Analysis of the spectral exponent has been used as a method for estimating the complexity of HRV. Kobayashi and Musha (8) studied the log-log scaled power spectrum of 10-h HRV in an awake normal young man during bed rest. They reported that in a frequency range of 1.0 × 10-4-2.0 × 10-2 Hz, the shape of the spectrum was straightly linear with a spectral exponent near 1. Their observation was confirmed by Saul et al. (15). Lipsitz et al. (10) compared the spectral exponent of 5-min HRV between 12 healthy young (18-35 yr) and 10 healthy older (71-94 yr) subjects and reported that the spectral exponent was greater in the older subjects than in the young subjects. They suggested that aging may be associated with a loss of dimensionality due to reduced autonomic responsiveness.

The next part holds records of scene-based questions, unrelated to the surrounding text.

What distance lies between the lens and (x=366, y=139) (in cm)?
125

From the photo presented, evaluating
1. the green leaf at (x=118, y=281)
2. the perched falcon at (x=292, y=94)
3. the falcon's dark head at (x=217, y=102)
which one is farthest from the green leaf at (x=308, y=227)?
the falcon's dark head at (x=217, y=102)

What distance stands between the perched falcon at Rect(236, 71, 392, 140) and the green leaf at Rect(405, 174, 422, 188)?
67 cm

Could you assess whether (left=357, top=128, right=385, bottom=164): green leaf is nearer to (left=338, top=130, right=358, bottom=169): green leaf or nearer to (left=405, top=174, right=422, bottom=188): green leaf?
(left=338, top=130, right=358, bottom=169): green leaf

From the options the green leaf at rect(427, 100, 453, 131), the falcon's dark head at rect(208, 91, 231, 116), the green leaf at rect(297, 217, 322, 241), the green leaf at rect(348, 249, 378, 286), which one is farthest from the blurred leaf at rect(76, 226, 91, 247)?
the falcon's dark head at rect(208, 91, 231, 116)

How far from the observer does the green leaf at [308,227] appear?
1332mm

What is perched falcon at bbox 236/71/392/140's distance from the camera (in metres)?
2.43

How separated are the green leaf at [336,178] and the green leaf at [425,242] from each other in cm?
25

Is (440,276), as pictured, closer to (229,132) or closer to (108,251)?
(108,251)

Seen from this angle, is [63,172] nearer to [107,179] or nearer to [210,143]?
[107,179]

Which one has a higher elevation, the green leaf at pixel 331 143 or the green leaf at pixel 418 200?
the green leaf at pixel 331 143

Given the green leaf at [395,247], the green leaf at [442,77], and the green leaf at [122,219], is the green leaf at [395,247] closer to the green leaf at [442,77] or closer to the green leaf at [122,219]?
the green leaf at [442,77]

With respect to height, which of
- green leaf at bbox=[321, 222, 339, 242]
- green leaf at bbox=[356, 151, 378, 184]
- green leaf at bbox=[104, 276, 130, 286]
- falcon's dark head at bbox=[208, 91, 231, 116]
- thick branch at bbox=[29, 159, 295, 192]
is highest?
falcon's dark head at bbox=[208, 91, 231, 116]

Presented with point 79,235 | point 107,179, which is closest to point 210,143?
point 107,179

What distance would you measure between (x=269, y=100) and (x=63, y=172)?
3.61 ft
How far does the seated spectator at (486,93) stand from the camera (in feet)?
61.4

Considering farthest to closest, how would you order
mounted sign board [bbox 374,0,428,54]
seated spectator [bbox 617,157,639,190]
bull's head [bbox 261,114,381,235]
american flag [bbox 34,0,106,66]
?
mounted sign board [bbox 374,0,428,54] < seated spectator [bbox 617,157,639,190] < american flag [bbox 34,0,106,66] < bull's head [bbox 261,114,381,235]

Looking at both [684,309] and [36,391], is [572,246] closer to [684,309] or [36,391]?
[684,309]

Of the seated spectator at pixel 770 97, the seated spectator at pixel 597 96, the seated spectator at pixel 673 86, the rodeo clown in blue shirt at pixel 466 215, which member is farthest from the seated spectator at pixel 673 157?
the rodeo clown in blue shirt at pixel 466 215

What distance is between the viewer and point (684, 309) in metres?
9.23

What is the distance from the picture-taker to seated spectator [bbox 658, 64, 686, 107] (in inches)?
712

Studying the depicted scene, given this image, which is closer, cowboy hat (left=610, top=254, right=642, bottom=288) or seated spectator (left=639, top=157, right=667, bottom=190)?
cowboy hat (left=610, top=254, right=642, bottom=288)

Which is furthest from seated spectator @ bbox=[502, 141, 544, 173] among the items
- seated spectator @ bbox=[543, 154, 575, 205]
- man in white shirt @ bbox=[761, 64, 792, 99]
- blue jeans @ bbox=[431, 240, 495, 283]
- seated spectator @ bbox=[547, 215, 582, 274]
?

Analysis of the spectral exponent of HRV may also have clinical significance. Bigger et al. (1) reported that the spectral exponent of 24-h HRV in a frequency range of 4.0 × 10-4-1.0 × 10-2 Hz was increased in patients after acute myocardial infarction, and the degree of the increase was an independent predictor for death. Butler et al. (3) reported that the spectral exponent of a 256-beat HRV was greater in patients with heart failure than in healthy men. Recently, Huikuri et al. (6), adopting the same frequency range used by Bigger et al. for calculating the spectral exponent of 24-h HRV, reported that a spectral exponent >1.5 was an independent predictor for cardiac and cerebrovascular death in a randomly selected elderly population. These earlier studies were based on the assumption that the nonharmonic component of HRV is ascribed to a single 1/fbeta fluctuation; however, the validity of this simple power law assumption has not been examined for 24-h HRV.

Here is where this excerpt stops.